Genomic Health continues to study the impact of its test on physician decision-making. A recent study, for example, found that in a group of 1,527 surveyed patients with stage I-II cancers, nearly all of those with recurrence scores above 30 were advised to have chemo. Recommendations to avoid chemo in those with scores up to 18 ranged between 50 and 80 percent depending on the clinical subgroup.
Future research may shed important light on how the distillation of the Oncotype DX report from a three-tier score structure to a binary one based on the new TAILORx data may impact the way physicians utilize the results.
During the meeting plenary session, UNC's Carey reflected on the immediate implications for patient care, which she said essentially move the cutoff point for recommending a patient forego chemotherapy from RS 18 to RS 25 in women over 50, and define a new potential cutoff point for younger women of RS 16 or RS 21 or somewhere in between.
Genomic Health President and CEO Kim Popovits has said before that the company expected this new report of the intermediate TAILORx data to drive adoption of its test in a competitive market.
"As a reference point, when the secondary endpoint of TAILORx, looking at patients with risk scores less than 11, was reported in … 2015, we saw a 5 percent increase in tests delivered," she said during a conference call in March.
In recent years, the competition in early breast cancer risk testing has escalated with multiple companies now marketing assays, several of which are poised to compete with Genomic Health in markets like the UK's national health service, where it used to hold a monopoly.

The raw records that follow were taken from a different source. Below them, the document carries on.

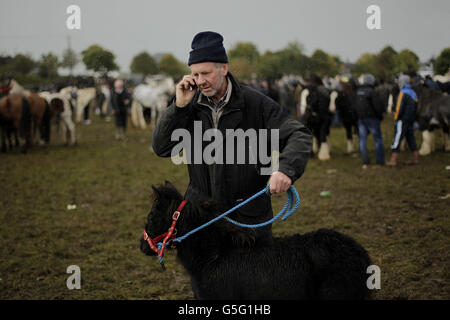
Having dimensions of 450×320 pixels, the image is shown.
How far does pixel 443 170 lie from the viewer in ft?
32.8

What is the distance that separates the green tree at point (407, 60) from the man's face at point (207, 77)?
382 inches

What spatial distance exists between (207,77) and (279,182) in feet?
2.84

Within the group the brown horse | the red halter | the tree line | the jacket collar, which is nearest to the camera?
the red halter

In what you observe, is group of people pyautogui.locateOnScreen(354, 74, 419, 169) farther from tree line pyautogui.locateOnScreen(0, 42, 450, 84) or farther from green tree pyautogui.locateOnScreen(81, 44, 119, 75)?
green tree pyautogui.locateOnScreen(81, 44, 119, 75)

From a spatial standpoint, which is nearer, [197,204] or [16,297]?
[197,204]

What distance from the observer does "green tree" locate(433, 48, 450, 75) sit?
10.3 m

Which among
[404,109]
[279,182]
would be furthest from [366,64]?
[279,182]

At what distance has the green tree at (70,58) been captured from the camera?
10298 millimetres

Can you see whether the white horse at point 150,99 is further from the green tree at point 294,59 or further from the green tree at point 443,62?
the green tree at point 443,62

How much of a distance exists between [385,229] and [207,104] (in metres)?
4.86

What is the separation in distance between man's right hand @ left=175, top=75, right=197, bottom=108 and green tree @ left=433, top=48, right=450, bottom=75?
9.81 metres

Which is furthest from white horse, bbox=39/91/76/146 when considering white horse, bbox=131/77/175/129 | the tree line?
white horse, bbox=131/77/175/129
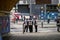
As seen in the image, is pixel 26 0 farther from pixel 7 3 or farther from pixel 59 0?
pixel 7 3

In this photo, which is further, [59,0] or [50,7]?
[50,7]

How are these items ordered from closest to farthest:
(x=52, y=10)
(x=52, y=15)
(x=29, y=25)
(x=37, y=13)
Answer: (x=29, y=25) < (x=52, y=15) < (x=37, y=13) < (x=52, y=10)

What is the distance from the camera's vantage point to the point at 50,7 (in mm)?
72188

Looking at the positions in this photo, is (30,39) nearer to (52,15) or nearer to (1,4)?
(1,4)

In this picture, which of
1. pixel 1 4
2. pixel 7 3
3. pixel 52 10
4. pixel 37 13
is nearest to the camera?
pixel 1 4

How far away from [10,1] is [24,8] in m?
48.8

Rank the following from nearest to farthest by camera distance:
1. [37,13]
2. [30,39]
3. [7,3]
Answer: [30,39] → [7,3] → [37,13]

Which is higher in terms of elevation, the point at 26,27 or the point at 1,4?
the point at 1,4

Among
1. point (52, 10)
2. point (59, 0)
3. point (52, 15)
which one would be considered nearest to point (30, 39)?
point (52, 15)

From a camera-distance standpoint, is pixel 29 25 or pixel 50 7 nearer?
pixel 29 25

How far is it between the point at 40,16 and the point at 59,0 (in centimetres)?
720

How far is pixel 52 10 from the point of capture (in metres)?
71.2

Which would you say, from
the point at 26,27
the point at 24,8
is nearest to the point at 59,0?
the point at 24,8

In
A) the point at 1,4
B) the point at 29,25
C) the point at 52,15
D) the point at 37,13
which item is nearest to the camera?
the point at 1,4
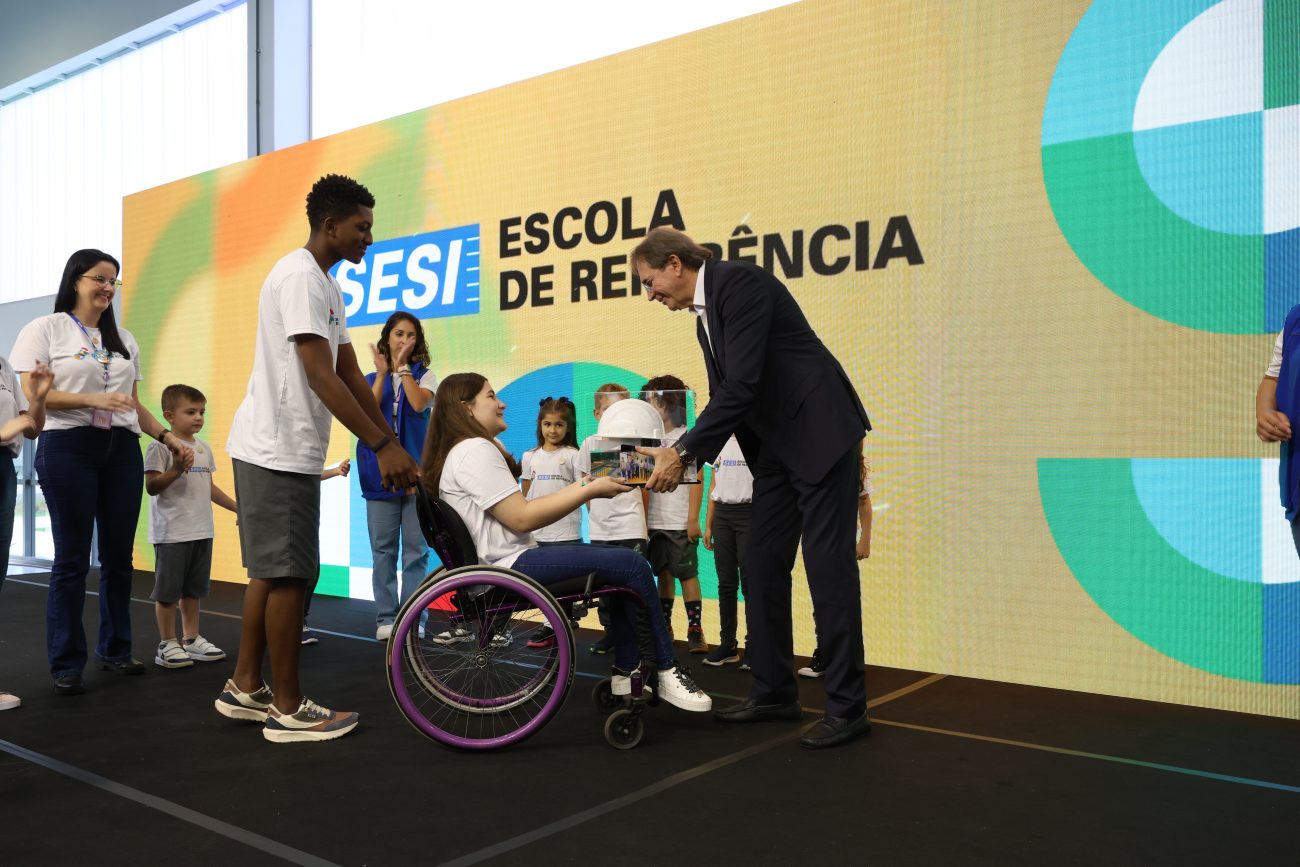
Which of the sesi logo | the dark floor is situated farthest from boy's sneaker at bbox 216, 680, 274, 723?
the sesi logo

The firm remains, however, the only one to have participated in the type of randomized controlled trial that TAILORx represents.

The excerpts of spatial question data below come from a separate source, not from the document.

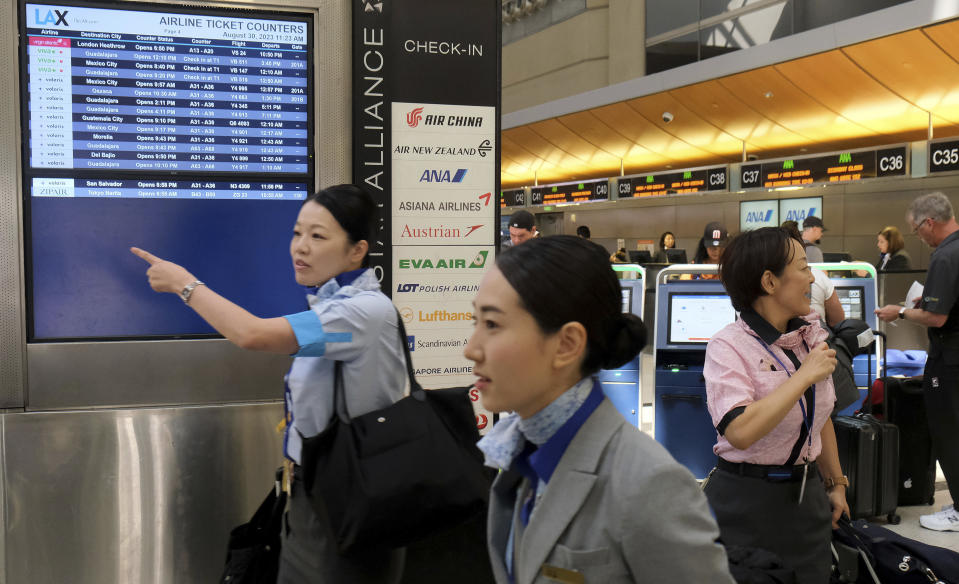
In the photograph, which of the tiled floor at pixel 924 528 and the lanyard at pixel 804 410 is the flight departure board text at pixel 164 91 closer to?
the lanyard at pixel 804 410

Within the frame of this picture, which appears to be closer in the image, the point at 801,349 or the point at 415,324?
the point at 801,349

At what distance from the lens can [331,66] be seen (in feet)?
10.4

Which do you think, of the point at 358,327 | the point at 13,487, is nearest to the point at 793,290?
the point at 358,327

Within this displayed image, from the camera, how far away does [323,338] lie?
6.23 ft

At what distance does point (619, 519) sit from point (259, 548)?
1.38 metres

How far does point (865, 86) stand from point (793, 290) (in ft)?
28.6

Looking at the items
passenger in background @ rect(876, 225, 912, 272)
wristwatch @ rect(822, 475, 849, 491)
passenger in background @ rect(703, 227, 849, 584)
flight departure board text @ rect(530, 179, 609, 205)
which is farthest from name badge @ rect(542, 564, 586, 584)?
flight departure board text @ rect(530, 179, 609, 205)

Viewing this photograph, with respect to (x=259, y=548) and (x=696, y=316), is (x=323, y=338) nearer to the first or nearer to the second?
(x=259, y=548)

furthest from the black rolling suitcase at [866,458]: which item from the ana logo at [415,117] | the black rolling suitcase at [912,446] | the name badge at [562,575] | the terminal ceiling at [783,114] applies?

During the press conference discussing the report, ASCO Chief Medical Officer Richard Schilsky said that the validation process that Oncotype DX went through, from early retrospective studies all the way through a randomized trial, should serve as an example for the larger industry.
"We talk a lot at these meetings about tests and whether they are well validated or not," he said. "And … I think [this is] a paradigm for how diagnostic test development should be done."

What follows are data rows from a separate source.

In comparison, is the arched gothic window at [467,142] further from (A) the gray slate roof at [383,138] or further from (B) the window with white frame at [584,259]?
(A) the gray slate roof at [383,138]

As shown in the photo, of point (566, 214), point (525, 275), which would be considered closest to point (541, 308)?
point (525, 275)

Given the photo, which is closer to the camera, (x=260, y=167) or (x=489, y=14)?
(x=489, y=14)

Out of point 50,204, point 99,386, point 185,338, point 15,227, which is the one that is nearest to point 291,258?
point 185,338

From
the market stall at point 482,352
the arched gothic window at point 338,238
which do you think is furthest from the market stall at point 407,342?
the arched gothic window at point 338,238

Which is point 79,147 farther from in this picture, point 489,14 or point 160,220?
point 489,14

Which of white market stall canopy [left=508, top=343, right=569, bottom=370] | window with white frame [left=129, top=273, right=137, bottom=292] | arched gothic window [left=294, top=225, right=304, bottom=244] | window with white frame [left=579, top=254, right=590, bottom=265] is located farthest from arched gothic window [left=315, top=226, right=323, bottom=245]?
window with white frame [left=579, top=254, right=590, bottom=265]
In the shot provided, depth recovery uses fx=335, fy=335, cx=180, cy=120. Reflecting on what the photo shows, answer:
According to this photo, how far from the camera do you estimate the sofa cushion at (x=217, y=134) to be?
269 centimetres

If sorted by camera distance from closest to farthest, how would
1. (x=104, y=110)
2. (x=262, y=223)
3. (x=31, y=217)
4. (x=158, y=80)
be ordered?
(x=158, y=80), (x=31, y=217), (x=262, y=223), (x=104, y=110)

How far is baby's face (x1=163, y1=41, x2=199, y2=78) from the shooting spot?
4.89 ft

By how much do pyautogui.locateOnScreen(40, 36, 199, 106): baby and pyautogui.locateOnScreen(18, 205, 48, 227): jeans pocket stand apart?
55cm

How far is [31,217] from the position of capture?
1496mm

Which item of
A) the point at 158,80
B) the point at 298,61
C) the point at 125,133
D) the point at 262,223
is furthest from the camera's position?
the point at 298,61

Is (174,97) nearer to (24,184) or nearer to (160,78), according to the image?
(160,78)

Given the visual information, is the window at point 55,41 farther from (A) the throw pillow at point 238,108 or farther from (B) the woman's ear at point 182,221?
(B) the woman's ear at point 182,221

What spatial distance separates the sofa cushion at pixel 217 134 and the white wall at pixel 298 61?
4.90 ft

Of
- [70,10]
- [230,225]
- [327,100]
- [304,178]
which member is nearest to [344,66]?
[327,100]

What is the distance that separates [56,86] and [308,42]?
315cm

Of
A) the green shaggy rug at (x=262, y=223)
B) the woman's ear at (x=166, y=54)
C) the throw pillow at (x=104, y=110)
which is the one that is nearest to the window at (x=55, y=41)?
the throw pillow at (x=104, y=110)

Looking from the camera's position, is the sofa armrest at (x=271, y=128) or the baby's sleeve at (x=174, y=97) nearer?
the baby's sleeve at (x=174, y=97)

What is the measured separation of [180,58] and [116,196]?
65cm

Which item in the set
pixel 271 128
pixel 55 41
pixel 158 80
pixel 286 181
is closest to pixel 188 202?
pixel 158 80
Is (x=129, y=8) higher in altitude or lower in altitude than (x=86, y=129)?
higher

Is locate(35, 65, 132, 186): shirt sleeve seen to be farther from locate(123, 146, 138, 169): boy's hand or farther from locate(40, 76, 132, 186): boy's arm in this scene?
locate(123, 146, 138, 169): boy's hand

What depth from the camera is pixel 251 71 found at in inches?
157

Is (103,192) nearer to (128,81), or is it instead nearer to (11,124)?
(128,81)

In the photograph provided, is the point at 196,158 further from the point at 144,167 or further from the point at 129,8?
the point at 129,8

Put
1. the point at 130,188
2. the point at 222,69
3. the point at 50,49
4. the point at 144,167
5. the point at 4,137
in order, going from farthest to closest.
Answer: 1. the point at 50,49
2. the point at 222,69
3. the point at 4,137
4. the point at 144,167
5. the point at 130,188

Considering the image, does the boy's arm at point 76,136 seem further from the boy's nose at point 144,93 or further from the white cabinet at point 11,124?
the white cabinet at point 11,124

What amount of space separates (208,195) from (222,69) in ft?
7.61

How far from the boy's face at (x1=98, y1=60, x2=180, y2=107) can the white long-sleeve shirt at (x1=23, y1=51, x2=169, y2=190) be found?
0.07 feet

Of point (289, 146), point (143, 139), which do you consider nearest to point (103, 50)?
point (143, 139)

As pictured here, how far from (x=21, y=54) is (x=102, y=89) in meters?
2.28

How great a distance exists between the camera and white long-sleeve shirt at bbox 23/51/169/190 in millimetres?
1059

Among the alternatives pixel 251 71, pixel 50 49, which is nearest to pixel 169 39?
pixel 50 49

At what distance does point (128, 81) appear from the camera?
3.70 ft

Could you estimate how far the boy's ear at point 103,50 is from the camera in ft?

That said, some clinicians could feel comfortable extrapolating the TAILORx results as a general indication of efficacy or utility for early breast cancer risk tests in general. In comments made during a review period for an update that the UK's National Institute for Health and Care Excellence (NICE) instigated earlier this year, for example, representatives from NanoString, which markets the Prosigna breast cancer risk test, posited that if one test demonstrates the ability to predict chemotherapy benefit, the same might be assumed for other similar tests.
Genomic Health's Shak said though that the company is confident that leaders in the field understand well that not every prognostic factor is predictive.
In his view, TAILORx continues to serve as a distinguishing factor for Oncotype DX apart from other competing assays. For example, he said, the data supporting avoidance of chemo now in up to about 70 percent of women with these early cancers might give pause to doctors considering other tests that classify up to 50 percent of patients as high-risk.
Genomic Health is now faced with changing how it reports Oncotype DX results based on the finalized TAILORx intermediate RS analysis.
Shak said the firm will do this in two steps. The first change will be an addition of a cover sheet on reports that highlights the new data and its implications for patients — similar to what the company did when earlier TAILORx results pertaining to women with recurrence scores below 11 were published.
Later in the year, he said, the company will follow this up with a more complete update.